---------- Dataset
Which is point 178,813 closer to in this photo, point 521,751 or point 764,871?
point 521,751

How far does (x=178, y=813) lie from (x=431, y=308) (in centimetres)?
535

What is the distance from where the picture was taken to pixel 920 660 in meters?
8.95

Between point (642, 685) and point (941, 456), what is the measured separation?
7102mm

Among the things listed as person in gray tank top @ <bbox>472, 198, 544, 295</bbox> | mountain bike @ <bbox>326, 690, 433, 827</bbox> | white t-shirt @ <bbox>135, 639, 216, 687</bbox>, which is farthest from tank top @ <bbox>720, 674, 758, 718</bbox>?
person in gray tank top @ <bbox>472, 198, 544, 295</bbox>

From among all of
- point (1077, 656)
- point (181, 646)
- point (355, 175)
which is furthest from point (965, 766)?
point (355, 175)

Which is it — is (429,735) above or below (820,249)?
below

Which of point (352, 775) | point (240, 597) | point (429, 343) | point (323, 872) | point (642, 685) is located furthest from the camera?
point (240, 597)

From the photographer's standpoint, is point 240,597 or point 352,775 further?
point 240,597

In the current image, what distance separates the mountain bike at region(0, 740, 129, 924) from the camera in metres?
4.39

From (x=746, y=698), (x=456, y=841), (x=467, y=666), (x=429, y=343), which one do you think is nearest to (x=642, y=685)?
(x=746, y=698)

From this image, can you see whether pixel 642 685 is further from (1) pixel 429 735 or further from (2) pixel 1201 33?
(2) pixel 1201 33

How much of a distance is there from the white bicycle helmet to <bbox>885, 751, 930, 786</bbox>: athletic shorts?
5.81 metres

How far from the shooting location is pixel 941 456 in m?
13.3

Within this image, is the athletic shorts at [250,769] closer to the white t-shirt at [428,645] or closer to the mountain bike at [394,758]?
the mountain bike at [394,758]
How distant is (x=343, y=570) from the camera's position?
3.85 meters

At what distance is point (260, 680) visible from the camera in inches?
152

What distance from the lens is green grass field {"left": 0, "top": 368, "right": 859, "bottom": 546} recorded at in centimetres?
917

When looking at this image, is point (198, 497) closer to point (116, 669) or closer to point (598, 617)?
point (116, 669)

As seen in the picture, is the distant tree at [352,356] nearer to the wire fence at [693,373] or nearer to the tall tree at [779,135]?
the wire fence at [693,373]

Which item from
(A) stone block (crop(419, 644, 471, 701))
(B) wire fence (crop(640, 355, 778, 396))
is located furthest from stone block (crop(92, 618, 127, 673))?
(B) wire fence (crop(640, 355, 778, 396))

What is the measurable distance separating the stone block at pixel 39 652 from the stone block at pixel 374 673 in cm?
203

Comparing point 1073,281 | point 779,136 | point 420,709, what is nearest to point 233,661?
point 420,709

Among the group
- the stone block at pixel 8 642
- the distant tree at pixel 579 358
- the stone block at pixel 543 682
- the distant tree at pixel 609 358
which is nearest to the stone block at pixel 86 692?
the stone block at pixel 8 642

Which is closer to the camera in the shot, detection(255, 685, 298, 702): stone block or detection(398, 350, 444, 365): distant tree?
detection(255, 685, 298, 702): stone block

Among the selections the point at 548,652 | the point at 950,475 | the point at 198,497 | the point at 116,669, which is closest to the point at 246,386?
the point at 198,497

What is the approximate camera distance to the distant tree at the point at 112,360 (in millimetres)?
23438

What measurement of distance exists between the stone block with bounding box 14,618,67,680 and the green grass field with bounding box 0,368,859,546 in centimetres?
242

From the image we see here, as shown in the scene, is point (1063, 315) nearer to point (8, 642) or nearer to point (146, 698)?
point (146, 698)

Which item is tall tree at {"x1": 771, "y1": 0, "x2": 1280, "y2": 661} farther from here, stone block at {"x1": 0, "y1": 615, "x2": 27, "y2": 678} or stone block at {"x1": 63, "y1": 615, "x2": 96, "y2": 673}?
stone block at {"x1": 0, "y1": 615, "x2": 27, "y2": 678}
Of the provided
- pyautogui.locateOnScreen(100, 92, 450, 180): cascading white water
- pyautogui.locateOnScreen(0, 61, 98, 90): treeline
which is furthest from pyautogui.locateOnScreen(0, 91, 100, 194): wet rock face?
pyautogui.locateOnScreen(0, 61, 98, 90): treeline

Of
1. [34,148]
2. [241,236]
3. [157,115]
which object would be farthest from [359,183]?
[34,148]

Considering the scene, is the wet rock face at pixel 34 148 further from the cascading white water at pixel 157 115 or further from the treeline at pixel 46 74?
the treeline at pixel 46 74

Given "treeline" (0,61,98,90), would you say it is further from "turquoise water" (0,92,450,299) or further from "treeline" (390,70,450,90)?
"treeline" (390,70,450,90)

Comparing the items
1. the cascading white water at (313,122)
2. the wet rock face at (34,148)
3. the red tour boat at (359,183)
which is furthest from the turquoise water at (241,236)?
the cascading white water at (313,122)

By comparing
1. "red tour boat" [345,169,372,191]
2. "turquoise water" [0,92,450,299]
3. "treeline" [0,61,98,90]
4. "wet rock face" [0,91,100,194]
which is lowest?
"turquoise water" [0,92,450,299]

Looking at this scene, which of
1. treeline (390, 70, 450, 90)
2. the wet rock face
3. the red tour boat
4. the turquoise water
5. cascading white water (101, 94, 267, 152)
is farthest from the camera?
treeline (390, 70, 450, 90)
--------------------
* _Your instructions_: Write each line above out exactly.

* _Answer for the task_:
Which is point 178,813 closer to in this photo, point 521,751 or point 764,871?
point 521,751

How far does (x=178, y=813) lie from (x=431, y=308) (in centimetres)?
535

What is the distance from where the picture was taken to pixel 920 660 in meters?
8.95

Between point (642, 685) and point (941, 456), what is the measured separation?
7102mm

Among the things listed as person in gray tank top @ <bbox>472, 198, 544, 295</bbox> | mountain bike @ <bbox>326, 690, 433, 827</bbox> | white t-shirt @ <bbox>135, 639, 216, 687</bbox>, which is farthest from tank top @ <bbox>720, 674, 758, 718</bbox>?
person in gray tank top @ <bbox>472, 198, 544, 295</bbox>

From among all of
- point (1077, 656)
- point (181, 646)
- point (355, 175)
which is furthest from point (965, 766)?
point (355, 175)

Which is it — is (429,735) above or below (820,249)?
below

Which of point (352, 775) | point (240, 597) | point (429, 343) | point (323, 872) | point (642, 685) is located furthest from the camera?
point (240, 597)

From the photographer's standpoint, is point 240,597 or point 352,775 further?
point 240,597

In the current image, what distance separates the mountain bike at region(0, 740, 129, 924) from the camera in metres?
4.39

From (x=746, y=698), (x=456, y=841), (x=467, y=666), (x=429, y=343), which one do you think is nearest to (x=642, y=685)?
(x=746, y=698)

From this image, can you see whether pixel 642 685 is further from (1) pixel 429 735 or further from (2) pixel 1201 33?
(2) pixel 1201 33

How much of a distance is there from the white bicycle helmet to <bbox>885, 751, 930, 786</bbox>: athletic shorts?
5.81 metres

How far from the shooting location is pixel 941 456 in m?
13.3

Within this image, is the athletic shorts at [250,769] closer to the white t-shirt at [428,645] or closer to the mountain bike at [394,758]?
the mountain bike at [394,758]
How distant is (x=343, y=570) from the camera's position?
3.85 meters

At what distance is point (260, 680) visible from the camera in inches?
152

What distance from the lens is green grass field {"left": 0, "top": 368, "right": 859, "bottom": 546} recorded at in centimetres?
917

When looking at this image, is point (198, 497) closer to point (116, 669) or closer to point (598, 617)?
point (116, 669)

As seen in the picture, is the distant tree at [352,356] nearer to the wire fence at [693,373] or nearer to the tall tree at [779,135]?
the wire fence at [693,373]

Which item from
(A) stone block (crop(419, 644, 471, 701))
(B) wire fence (crop(640, 355, 778, 396))
is located furthest from stone block (crop(92, 618, 127, 673))?
(B) wire fence (crop(640, 355, 778, 396))

What is the measurable distance separating the stone block at pixel 39 652 from the stone block at pixel 374 673 in cm?
203

Comparing point 1073,281 | point 779,136 | point 420,709, what is nearest to point 233,661?
point 420,709

Among the group
- the stone block at pixel 8 642
- the distant tree at pixel 579 358
- the stone block at pixel 543 682
- the distant tree at pixel 609 358
which is nearest to the stone block at pixel 86 692?
the stone block at pixel 8 642

Which is closer to the camera in the shot, detection(255, 685, 298, 702): stone block or detection(398, 350, 444, 365): distant tree?
detection(255, 685, 298, 702): stone block

Among the selections the point at 548,652 | the point at 950,475 | the point at 198,497 | the point at 116,669, which is closest to the point at 246,386?
the point at 198,497

What is the approximate camera distance to the distant tree at the point at 112,360 (in millimetres)?
23438

What measurement of distance exists between the stone block with bounding box 14,618,67,680 and the green grass field with bounding box 0,368,859,546 in centimetres?
242

From the image we see here, as shown in the scene, is point (1063, 315) nearer to point (8, 642) or nearer to point (146, 698)?
point (146, 698)

Which item is tall tree at {"x1": 771, "y1": 0, "x2": 1280, "y2": 661} farther from here, stone block at {"x1": 0, "y1": 615, "x2": 27, "y2": 678} or stone block at {"x1": 63, "y1": 615, "x2": 96, "y2": 673}?
stone block at {"x1": 0, "y1": 615, "x2": 27, "y2": 678}
Of the provided
- pyautogui.locateOnScreen(100, 92, 450, 180): cascading white water
- pyautogui.locateOnScreen(0, 61, 98, 90): treeline
which is furthest from pyautogui.locateOnScreen(0, 91, 100, 194): wet rock face?
pyautogui.locateOnScreen(0, 61, 98, 90): treeline

Of
1. [34,148]
2. [241,236]
3. [157,115]
which object would be farthest from [359,183]?
[34,148]

Considering the scene, is the wet rock face at pixel 34 148 further from the cascading white water at pixel 157 115 or further from the treeline at pixel 46 74?
the treeline at pixel 46 74

Given "treeline" (0,61,98,90), would you say it is further from "turquoise water" (0,92,450,299) or further from "treeline" (390,70,450,90)?
"treeline" (390,70,450,90)

Comparing the items
1. the cascading white water at (313,122)
2. the wet rock face at (34,148)
3. the red tour boat at (359,183)
which is furthest from the turquoise water at (241,236)?
the cascading white water at (313,122)

By comparing
1. "red tour boat" [345,169,372,191]
2. "turquoise water" [0,92,450,299]
3. "treeline" [0,61,98,90]
4. "wet rock face" [0,91,100,194]
which is lowest?
"turquoise water" [0,92,450,299]

Looking at this scene, which of
1. treeline (390, 70, 450, 90)
2. the wet rock face
3. the red tour boat
4. the turquoise water
5. cascading white water (101, 94, 267, 152)
is farthest from the camera?
treeline (390, 70, 450, 90)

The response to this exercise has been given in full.